Crash detection

How are people detecting if a test agent is up and still running?

I’ve thought about having a script that will queue up a test periodically and then raise an alert if the test isn’t completed within a specified period. But this strikes me as an impractical way of doing this as there could be many tests that are currently in the queue.

I ask because in the last few days I’ve had the webpagetest driver and url blaster crash for unknown reasons and I’d like some sort of alert when this happens.

You can take a look at the url:
http://www.webpagetest.org/getTesters.php

This shows when a agent is has visited the ‘mother’.

Rob

Yeah, what he said :slight_smile:

There is also a checktesters.php script in the work directory that you can call from cron that will send an email for any locations that haven’t connected to the server in the last hour (all agents for that location have died).

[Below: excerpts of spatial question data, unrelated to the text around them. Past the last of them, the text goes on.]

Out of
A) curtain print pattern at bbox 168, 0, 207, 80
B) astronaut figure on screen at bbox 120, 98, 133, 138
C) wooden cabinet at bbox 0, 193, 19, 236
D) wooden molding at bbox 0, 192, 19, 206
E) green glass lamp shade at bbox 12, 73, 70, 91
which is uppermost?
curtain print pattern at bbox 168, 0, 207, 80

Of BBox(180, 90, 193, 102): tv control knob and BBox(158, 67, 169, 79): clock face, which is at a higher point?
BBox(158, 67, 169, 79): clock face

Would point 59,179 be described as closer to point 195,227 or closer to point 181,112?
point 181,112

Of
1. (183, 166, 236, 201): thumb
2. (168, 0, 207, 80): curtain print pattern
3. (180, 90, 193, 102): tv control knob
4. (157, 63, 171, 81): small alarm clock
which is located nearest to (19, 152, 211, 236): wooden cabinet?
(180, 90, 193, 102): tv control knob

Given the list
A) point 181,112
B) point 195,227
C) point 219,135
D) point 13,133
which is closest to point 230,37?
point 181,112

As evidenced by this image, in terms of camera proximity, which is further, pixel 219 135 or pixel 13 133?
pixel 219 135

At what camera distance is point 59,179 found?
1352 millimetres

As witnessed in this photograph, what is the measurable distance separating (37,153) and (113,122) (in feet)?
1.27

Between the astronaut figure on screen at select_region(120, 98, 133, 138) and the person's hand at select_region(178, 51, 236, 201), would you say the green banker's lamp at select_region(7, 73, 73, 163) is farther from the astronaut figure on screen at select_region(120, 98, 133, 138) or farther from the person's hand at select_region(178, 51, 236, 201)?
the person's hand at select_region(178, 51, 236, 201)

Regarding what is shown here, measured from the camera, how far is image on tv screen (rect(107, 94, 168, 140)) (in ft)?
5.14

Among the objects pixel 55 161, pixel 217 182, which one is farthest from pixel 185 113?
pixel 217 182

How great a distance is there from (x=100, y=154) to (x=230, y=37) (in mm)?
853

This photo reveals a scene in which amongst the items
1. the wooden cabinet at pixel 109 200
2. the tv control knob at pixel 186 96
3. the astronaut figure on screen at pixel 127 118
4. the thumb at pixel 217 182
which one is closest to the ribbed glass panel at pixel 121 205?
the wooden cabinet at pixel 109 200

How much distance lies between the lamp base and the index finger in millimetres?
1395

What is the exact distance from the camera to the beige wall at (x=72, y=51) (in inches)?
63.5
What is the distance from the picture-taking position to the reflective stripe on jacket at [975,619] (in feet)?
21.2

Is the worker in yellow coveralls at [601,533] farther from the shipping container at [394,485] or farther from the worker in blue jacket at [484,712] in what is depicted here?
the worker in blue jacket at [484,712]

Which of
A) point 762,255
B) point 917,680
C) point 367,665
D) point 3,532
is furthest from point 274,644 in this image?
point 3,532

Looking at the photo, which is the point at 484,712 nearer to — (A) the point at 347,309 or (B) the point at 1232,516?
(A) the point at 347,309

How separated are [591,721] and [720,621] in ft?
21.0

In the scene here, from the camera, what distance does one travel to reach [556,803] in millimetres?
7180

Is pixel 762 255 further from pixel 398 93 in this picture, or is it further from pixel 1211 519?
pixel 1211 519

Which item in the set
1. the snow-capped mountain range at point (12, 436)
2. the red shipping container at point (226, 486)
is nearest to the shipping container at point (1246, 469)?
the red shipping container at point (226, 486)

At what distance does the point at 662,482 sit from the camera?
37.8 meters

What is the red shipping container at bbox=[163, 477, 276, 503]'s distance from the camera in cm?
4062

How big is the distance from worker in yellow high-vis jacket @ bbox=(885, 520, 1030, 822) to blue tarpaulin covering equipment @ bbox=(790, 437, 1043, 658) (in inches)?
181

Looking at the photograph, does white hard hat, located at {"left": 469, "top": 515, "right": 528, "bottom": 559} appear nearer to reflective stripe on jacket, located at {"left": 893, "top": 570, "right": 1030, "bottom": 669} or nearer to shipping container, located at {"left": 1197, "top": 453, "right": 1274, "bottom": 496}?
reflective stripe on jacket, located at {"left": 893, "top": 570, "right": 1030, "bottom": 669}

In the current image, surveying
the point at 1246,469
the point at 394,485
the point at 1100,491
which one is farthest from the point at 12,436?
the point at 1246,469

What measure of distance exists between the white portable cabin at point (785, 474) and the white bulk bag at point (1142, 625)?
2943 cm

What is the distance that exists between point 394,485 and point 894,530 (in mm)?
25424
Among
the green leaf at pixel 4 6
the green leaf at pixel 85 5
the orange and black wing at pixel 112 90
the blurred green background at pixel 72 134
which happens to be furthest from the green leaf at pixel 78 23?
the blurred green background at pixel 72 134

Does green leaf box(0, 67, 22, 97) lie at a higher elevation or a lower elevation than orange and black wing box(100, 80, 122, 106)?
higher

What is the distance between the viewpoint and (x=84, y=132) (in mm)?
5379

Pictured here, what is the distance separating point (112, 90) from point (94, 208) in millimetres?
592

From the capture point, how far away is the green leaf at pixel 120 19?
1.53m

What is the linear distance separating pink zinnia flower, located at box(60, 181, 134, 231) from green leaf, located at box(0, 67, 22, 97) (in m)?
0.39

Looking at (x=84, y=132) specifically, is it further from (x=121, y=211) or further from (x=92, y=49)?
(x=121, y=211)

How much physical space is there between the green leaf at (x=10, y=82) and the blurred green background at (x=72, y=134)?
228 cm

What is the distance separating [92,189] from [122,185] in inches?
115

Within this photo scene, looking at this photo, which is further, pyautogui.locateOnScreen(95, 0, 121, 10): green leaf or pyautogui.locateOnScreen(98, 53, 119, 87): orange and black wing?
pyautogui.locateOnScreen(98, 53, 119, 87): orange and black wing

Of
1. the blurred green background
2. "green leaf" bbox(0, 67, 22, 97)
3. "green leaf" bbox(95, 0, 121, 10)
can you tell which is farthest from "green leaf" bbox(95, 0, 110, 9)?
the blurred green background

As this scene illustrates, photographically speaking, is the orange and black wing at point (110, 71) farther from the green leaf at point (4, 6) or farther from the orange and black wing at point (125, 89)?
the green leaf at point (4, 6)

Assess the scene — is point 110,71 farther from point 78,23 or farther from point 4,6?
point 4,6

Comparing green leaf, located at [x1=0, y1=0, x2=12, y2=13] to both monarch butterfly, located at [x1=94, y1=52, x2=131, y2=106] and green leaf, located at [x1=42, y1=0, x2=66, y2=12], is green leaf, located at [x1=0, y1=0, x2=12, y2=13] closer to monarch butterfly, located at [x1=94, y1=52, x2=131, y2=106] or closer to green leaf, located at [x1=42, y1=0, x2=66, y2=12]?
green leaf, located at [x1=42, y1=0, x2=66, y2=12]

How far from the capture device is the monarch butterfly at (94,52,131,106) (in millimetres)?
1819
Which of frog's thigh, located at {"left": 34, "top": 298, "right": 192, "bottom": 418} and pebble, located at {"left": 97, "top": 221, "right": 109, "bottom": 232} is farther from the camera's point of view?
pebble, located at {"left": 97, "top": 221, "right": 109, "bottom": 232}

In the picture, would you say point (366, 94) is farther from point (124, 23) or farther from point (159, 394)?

It may also be worthwhile to grab the latest agent binaries. There have been a couple of crash fixes (usually in the optimization checks) but I also added a watchdog process that automatically restarts the agents if they stopped running but didn’t exit on purpose.

The binaries are available here:
http://www.webpagetest.org/work/update/update.zip
http://www.webpagetest.org/work/update/wptupdate.zip

If you extract the ini file from each and then drop all 4 files into your work/update directory the agents will update themselves.